Le mouvement communautaire fait partie de ces acteurs qui frappent à plusieurs portes pour exercer leur poids politique. Nous proposerons dans cet ouvrage une autre avenue de recherche, sur les organisations communautaires, l’économie sociale et les coopératives, que celle de la sociologie économique très présente dans les deux dernières décennies, mais insuffisante à notre avis. Pour étudier leurs dynamiques sans les banaliser, surtout celle du mouvement communautaire, objet principal de ce livre, l’approche plus sociopolitique peut nous aider à cerner les intérêts et les valeurs qui jouent dans les processus et les dynamiques de construction de ces groupes, telles la présence affirmée ou non d’une «communauté militante» au sein des organisations, leur vie associative, la hiérarchisation et la compétition dans leurs négociations avec les pouvoirs publics, les structures des opportunités qui se présentent, le type de leadership exercé…

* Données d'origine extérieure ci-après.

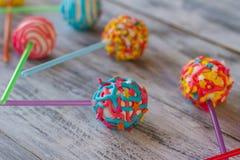 Caramelos redondos en los palillos Foto de archivo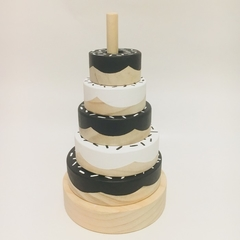 Monochrome DONUT stacker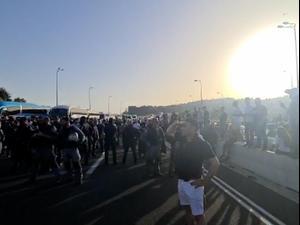 אוטובוסים עם מתפללים נעצרו בדרכם להר הבית, כביש 1 נחסם. נתיבי ישראל, מאיה הורודניצ'אנו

Lorsque nous étudions les organisations issues du mouvement communautaire du Québec des deux dernières décennies, par exemple, on constate un moment d’émergence particulier: celui de l’apparition de «professionnels du social» qui prennent une nouvelle place, dans l’espace public, à la faveur de la crise de l’emploi et de la dévitalisation de certains quartiers de villes ou de régions. Ce moment va converger, dans les années 1990, avec la volonté du gouvernement du Québec d’en arriver à élaborer de nouvelles politiques publiques en matière d’emploi et de services collectifs. Mobilisation autour d’une cause sociale (services dans des quartiers précaires ou devenus précaires), financement public et coalitions d’organisations sociales (communautaires, coopératives et syndicales) seront les trois facteurs de démarrage, dans le contexte des sommets et des états généraux de cette période initiés par le gouvernement du Parti québécois.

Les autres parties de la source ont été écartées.